L'opinion et les gouvernants dûment séduits, les logiciels de "police prédictive" se vendirent tant et plus. Puis un silence gêné succéda au louangeur tintamarre médiatique. Jusqu'à ce début juillet 2019 où, d'incisifs journalistes (il en reste) du Los Angeles Times, révèlent ce qui montait déjà des commissariats californiens : ces magiques logiciels prédisent ce que tout flic sait après six mois de patrouille dans un quartier "Ca ne nous a servi à rien, dit la porte-parole de la police de Palo Alto (Mecque High-Tech de la Silicon Valley). Ca n'a pas aidé à combattre le crime". 

Mirage plus que miracle : ce que clamait le criminologue signataire depuis l'origine de l'affaire. Pas seul : dans Le Monde du 27 juin 2015 le Blog Internet Actu titrait " "Police prédictive : la prédiction des banalités" - bon résumé de la chose.

Affaire conclue - une évidence dès le départ. Car le passé ne prédit jamais le futur. Si l'incertitude était modélisable - ce que suggérait l'esbroufe de la police prédictive, avoir la suite continue des billets gagnants d'une loterie ferait à coup sûr gagner le prochain gros lot...

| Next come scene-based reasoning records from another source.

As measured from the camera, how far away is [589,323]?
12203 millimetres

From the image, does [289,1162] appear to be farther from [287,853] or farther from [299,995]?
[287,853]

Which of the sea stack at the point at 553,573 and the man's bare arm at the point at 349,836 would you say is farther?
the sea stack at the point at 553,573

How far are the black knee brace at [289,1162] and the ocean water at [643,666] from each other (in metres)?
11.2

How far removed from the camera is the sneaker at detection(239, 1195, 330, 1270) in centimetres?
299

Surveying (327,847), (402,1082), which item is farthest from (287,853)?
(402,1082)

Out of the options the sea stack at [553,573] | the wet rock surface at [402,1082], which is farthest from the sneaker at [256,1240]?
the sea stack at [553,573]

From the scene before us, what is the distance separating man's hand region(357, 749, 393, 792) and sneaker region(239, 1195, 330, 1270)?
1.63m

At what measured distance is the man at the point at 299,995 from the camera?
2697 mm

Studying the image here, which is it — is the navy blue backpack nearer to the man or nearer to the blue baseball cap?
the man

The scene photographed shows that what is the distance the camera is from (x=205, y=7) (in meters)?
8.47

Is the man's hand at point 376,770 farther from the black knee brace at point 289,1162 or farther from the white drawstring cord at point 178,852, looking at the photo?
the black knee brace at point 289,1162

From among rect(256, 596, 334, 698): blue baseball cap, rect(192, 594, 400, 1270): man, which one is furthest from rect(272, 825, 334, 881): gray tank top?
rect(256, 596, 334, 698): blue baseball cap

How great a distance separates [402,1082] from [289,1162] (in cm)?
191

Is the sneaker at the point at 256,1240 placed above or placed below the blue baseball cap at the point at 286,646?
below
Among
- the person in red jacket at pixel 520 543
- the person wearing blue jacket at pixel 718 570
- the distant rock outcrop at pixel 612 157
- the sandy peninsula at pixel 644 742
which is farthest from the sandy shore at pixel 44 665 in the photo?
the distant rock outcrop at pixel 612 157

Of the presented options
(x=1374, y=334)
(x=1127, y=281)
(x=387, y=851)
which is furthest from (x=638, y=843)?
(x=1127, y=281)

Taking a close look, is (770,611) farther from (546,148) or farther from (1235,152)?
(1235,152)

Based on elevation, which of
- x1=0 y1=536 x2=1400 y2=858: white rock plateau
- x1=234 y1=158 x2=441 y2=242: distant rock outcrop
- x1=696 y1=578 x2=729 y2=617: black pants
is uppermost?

Restait l'appât auquel ont si bien mordu des médias naïfs ou cyniques. Car ce que "leurs" articles appelaient prédiction n’était que du wishful thinking - vendu fort cher, du fait d’une intense campagne de relations publiques sur le thème "Grandiose Succès… Tout le monde en veut". 

Or campagne et articles avaient comme source la californienne société de com' FUSION et comme constant leitmotiv, le film Minority report, véritable marqueur de la campagne. Mais Minority Report, tiré d'une nouvelle de l'auteur de science-fiction californien Philip K. Dick, n’a rien à voir avec l’informatique, les algorithmes, la data, etc. : des extra-lucides en semi-vie (dans un liquide type amniotique, thème récurrent chez Dick), y ont des visions inconscientes-prédictives, qu’on exploite.

Cela, nul journaliste ayant repris l'histoire - d'usage, en copiant-collant le texte de FUSION - ne l'a bêtement vérifié. Nul n'a tiqué devant le fictif modèle. Pire, disent les experts de Silicon Valley, les start-up vendant les solutions de police prédictive seraient des faux-nez des Titans du Net, ou GAFA, aspirant des masses de données sur les villes clientes, leur sécurité et bien plus - non au profit de ces villes, mais au leur - bien sûr.

Enfin, un classique signe d'arnaque aurait quand même dû faire tiquer les gogos : les résultats obtenus étaient au crédit du logiciel de police prédictive - et si ledit logiciel échouait à "prédire" quoi que ce soit, c’était du fait de la balourdise de la police utilisatrice...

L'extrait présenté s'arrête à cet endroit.